» **WORK TO BE COMPLETED**
Rewrite everything from the line containing "What distance from" down to the end of the records, putting "lens" in place of "camera" and keeping all else the same.

-- START OF EXERCISE MATERIALS --

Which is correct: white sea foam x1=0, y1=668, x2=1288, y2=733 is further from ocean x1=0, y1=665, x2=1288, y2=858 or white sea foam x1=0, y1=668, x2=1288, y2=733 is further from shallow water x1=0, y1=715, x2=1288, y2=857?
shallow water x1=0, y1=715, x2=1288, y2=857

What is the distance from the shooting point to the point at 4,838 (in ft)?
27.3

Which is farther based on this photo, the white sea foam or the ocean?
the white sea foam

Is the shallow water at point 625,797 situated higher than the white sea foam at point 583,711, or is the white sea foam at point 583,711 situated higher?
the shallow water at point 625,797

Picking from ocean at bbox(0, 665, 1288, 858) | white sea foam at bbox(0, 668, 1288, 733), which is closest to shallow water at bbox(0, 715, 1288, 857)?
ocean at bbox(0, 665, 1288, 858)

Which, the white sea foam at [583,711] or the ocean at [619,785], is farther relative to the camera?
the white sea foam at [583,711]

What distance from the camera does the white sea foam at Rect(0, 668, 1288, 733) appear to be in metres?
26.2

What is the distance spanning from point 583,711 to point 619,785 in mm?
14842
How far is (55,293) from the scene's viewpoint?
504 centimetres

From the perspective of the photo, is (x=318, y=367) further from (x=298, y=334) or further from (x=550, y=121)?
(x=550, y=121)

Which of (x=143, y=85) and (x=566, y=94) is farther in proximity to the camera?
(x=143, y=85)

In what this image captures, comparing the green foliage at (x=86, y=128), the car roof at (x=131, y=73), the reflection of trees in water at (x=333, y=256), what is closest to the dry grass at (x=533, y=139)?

-- END OF EXERCISE MATERIALS --

» **RESPONSE TO THIS EXERCISE**
What distance from the lens does the white sea foam at Rect(0, 668, 1288, 733) appear to be in metres?
26.2

What is the distance spanning from point 583,711 to point 619,785 in mm?
14842
How far is (55,293) from the scene's viewpoint?
504 centimetres

From the perspective of the photo, is (x=318, y=367) further from (x=298, y=334) or further from (x=550, y=121)?
(x=550, y=121)

Which of (x=143, y=85) and (x=566, y=94) is farther in proximity to the lens?
(x=143, y=85)

In what this image captures, comparing the green foliage at (x=86, y=128), the car roof at (x=131, y=73), the reflection of trees in water at (x=333, y=256), what is closest to the dry grass at (x=533, y=139)?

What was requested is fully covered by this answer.